Stone and Wood lose battle over beer name
WHEN you ask for your favourite Pacific Ale, be sure to specify the maker, after Byron Bay's Stone & Wood lost their case to stop a Melbourne firm's Belgium brew from using the same name.
On Friday March 9, the Full Federal Court dismissed an appeal by Stone & Wood against a 2016 judgment which found they had not proven competitors, rival Elixir's Thunder Road, had infringed their registered trademark, which carries the words 'Pacific Ale'.
It's move is sure to upset fans of the Northern Rivers company, who brews its beer locally while Melbourne-based Elixir has its Thunder Road Pacific Ale bottled in Belgium.
This decision was upheld by a panel of three senior judges including the court's most senior wig, Chief Justice James Allsop AO, with Justice Victor Nicholas and Justice Anna Katzmann, who disagreed with their appeal submissions and ordered Stone & Wood to pay Elixir's legal fees.
Stone & Wood co-founder Jamie Cook said the appeal was not about victory or loss, it was about the principal.
"This judgement is the closure of just one chapter in what has been a long drawn out process of us protecting our IP (intellectual property)," he said.
"It wasn't about winning or losing, it was about making a stand on behalf of our community - team, customers, drinkers and suppliers - it was about making a stand for originality and creativity."
Mr Cook said there are a lot of businesses in this industry that search for new spaces and create new directions.
"It's fine for the rest of the industry to capitalise on the momentum created by that if it's done in a respectful way," he said.
"We also understand it's a cluttered market and occasionally we, as an industry, unknowingly step on each other's toes.
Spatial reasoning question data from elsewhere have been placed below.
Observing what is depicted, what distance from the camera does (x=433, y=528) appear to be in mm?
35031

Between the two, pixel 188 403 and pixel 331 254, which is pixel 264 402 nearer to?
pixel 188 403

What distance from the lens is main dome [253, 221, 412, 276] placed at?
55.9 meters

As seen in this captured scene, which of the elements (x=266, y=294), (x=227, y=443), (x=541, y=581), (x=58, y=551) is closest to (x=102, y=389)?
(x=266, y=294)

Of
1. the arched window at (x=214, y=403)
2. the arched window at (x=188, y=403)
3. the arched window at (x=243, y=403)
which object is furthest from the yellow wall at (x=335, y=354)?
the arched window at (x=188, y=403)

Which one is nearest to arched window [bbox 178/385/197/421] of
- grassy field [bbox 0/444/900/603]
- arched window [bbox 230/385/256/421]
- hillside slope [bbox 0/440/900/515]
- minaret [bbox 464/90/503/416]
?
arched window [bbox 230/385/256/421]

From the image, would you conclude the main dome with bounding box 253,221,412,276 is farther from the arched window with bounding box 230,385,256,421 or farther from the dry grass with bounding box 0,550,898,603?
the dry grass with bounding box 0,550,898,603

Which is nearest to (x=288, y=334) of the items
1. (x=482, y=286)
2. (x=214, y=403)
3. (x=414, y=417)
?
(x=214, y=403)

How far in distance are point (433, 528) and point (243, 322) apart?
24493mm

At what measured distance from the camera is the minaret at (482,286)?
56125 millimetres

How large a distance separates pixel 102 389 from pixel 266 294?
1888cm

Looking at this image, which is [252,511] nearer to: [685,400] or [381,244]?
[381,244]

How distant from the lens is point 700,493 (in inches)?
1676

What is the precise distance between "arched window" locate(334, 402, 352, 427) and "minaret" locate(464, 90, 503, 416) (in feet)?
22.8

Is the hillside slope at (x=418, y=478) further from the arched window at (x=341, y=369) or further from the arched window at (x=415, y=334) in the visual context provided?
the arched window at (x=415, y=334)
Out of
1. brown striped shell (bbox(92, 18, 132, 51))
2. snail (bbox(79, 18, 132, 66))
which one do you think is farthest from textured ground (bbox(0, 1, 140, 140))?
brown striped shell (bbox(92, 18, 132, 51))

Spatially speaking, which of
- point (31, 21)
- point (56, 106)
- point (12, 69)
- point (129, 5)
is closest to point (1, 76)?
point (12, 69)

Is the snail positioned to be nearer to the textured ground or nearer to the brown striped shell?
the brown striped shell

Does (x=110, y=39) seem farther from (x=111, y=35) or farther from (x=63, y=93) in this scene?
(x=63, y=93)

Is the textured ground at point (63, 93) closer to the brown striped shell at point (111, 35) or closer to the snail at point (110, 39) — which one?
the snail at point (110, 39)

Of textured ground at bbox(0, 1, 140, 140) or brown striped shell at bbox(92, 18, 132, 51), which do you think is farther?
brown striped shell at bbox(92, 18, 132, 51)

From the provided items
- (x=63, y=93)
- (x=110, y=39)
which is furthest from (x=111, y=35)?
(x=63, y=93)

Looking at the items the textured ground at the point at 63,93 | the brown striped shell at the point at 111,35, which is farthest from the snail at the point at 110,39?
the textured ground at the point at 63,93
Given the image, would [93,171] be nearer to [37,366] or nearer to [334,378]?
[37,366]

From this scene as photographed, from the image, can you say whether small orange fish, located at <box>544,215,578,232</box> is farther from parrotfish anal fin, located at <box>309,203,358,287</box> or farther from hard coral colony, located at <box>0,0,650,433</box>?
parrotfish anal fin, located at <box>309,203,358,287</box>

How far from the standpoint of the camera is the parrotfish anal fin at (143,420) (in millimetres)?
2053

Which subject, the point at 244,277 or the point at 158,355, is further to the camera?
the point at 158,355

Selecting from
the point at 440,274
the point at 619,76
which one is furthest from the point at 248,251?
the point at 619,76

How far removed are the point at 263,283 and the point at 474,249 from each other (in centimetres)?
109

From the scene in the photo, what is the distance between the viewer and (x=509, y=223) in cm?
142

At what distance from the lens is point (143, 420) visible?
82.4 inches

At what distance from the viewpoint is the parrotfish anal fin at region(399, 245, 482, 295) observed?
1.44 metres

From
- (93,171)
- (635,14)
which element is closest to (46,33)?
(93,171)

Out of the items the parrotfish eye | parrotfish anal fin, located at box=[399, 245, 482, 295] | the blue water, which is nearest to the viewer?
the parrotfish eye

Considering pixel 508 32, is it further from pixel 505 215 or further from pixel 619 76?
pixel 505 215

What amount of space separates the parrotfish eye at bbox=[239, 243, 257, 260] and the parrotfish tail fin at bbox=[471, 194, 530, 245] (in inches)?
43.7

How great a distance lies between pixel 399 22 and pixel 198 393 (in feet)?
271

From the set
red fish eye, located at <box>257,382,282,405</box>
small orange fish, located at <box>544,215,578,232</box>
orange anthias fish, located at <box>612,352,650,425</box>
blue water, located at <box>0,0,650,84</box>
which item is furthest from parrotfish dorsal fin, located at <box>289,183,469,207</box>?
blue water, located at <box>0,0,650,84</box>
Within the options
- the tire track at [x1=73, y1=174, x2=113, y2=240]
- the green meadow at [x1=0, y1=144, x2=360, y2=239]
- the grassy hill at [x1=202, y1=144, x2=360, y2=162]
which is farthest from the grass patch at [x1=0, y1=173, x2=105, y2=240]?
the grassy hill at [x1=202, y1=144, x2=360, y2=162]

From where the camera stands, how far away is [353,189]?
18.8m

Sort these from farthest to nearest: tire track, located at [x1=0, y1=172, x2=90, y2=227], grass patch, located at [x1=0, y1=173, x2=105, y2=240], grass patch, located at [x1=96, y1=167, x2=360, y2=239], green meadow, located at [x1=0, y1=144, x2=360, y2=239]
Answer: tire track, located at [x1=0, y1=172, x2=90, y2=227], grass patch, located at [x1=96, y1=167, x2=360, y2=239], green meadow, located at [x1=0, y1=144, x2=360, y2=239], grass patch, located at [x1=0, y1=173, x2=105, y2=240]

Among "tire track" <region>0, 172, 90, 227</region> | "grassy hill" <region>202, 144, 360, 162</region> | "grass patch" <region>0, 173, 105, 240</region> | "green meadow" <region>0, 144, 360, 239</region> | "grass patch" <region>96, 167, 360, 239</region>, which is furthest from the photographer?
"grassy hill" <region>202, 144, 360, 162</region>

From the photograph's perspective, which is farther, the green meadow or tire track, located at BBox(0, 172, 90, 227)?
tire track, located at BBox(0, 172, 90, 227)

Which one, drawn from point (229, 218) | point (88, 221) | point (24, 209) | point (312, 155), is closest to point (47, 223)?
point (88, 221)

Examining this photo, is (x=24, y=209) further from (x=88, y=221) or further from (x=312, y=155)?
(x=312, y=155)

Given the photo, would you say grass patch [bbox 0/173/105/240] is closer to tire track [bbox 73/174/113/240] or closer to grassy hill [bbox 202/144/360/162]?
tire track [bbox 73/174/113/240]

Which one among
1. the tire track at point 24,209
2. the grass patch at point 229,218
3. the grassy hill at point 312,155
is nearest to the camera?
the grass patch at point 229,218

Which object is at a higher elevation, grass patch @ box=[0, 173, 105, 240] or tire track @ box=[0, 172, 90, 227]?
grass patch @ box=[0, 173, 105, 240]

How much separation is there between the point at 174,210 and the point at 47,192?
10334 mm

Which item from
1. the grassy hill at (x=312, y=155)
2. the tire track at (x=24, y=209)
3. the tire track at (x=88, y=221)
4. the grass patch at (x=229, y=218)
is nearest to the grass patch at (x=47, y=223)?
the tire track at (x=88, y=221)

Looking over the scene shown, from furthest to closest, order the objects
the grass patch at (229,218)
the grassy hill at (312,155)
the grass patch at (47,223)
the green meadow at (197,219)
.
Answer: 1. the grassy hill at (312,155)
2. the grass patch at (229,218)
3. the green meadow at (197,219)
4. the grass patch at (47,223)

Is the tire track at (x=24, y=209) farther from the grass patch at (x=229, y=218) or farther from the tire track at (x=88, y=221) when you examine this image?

In those situations, we can usually sort it out brewer to brewer."
Mr Cook said Stone & Wood has demonstrated an ability to do just that in the past.
"We changed our branding when we accidentally used a beer name that had been used by another brewer, our stance is about trying to maintain a respectful industry," he said.
"Meanwhile, we are now left with continuing our efforts to have our IP protected via the trade mark process, by dealing with the current opposition to the Pacific Ale Trade Mark registration which will take some time to resolve."